ARTVIEWs Aruba shares an overview of the Caribbean Linked IV Exhibition by Stan Kuiperi, featuring work from our recent set of regional resident artists at Ateliers ’89, Aruba.

Read an excerpt of the piece below, and view the full article on ARTVIEWs Aruba here:

A few CLIV participants walked through the Peace Labyrinth after visiting the nearby Alto Vista Chapel.

A few CLIV participants walked through the Peace Labyrinth after visiting the nearby Alto Vista Chapel. Photo by Dominique Hunter.

Caribbean Linked IV 2016. Part 1, Building the Bridge

CARIBBEAN LINKED is a residency program & exhibition organized by Ateliers ’89 Foundation (Aruba, 1989), in collaboration with Fresh Milk Art Platform (Barbados, 2012) and ARC Magazine (2011). These three founding organizations select Caribbean artists to participate in a 3-week project, during which the participants live in arranged accommodations, work in designated art studio spaces, go on local tours, present their work to others, and create a final exhibition for the local public.

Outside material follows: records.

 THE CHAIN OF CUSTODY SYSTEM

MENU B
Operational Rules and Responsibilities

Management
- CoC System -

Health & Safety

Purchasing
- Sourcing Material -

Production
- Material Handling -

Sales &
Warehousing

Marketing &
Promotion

The founders describe their main goal as follows: “The driving force behind Caribbean Linked is the desire to connect the Caribbean region through the arts and to dissolve boundaries between the islands, whether they be linguistic, geographical or cultural. By highlighting what binds us rather than what separates us, this program aims to plant the seeds of long term relationships that will strengthen and promote the growth of a healthy, unified cultural ecosystem in the Caribbean”.

From a historical perspective it’s important to note that, in this exact same sense, this project follows other earlier local and regional initiatives such as the CaribNet for the performing arts, co-founded during the 1997 Aruba International Dance Festival created by Aruban dance performer, choreographer and educator Wilma Kuiperi-Jansen. These organizations brought, among the cream of the crop from all over the world, many professional Caribbean dance companies, teachers, critics and lecturers to the Aruban stage. In a similar way the Aruba Theatre Festival promoted regional participation during many, many years, and both events successfully put Aruba on the cultural world map.

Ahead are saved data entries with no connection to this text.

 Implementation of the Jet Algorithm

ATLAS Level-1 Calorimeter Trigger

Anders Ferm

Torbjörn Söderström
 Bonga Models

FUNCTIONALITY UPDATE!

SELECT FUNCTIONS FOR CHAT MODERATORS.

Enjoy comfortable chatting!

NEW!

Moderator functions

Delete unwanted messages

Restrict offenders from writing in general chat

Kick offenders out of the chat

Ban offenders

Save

Although discontinued for lack of governmental visionary and sustainable cultural policies, these past cultural events must be credited with the current acceptance and development of contemporary art forms on Aruba. Today, in the footsteps of the still unequalled Carib Art Project (Unesco, 1993) the spirit of a continued effort to build the Caribbean cultural bridge has imbued the visual arts and projects such as Caribbean Linked, using a different artistic language and targeting different creatives.

This fourth edition of Caribbean Linked brings together relatively young visual artists (averaging 20 to 30 years of age) from 13 Caribbean countries. Artviews has attended some of their presentations, but the main focus of this review is on the final art exhibition inaugurated on Sunday August 21st at Ateliers ’89. The review is based mainly on the visual/technical merits and the titles of the works as they are presented in the exhibition, without being influenced by lengthy theoretical explanations by the authors of the works. Artviews’ point of departure is to present a means of dealing with works of art from a non-insider viewer perspective. Biographical information is based on the official Caribbean Linked site texts and artist’s websites. Almost all of the works in the show have conceptual, found-object, installation and multidisciplinary art roots. For the background on this development, see Artviews’ Writing as Art: Avantia Damberg and the Aruba Residency article.